Could you retype the whole listing word for word and drop the images?

→ DATASET SECTION:
- - -

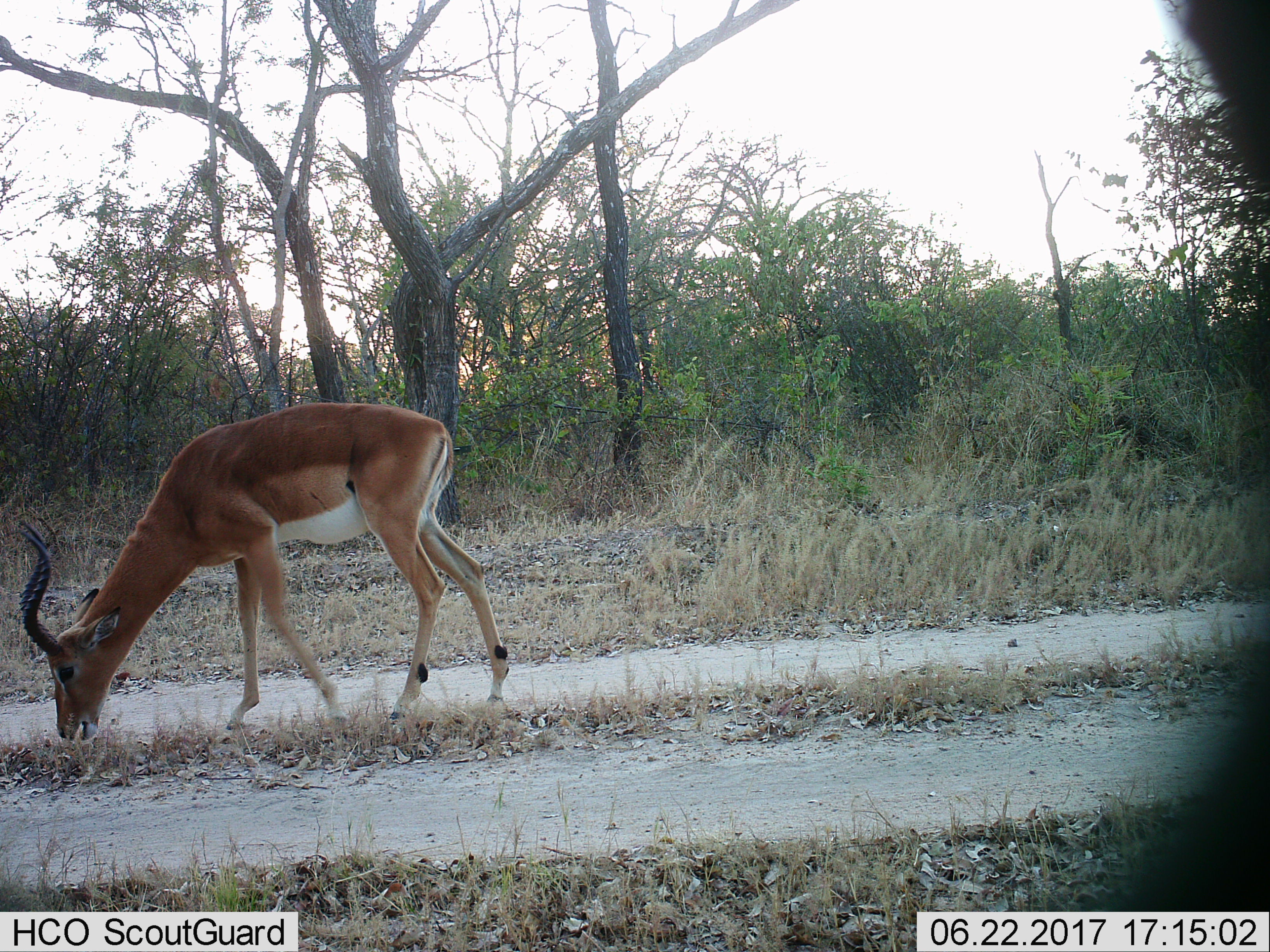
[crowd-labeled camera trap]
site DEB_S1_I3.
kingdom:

- - -

→ OUTPUT OF THE EXERCISE:
[crowd-labeled camera trap]
site DEB_S1_I3.
kingdom:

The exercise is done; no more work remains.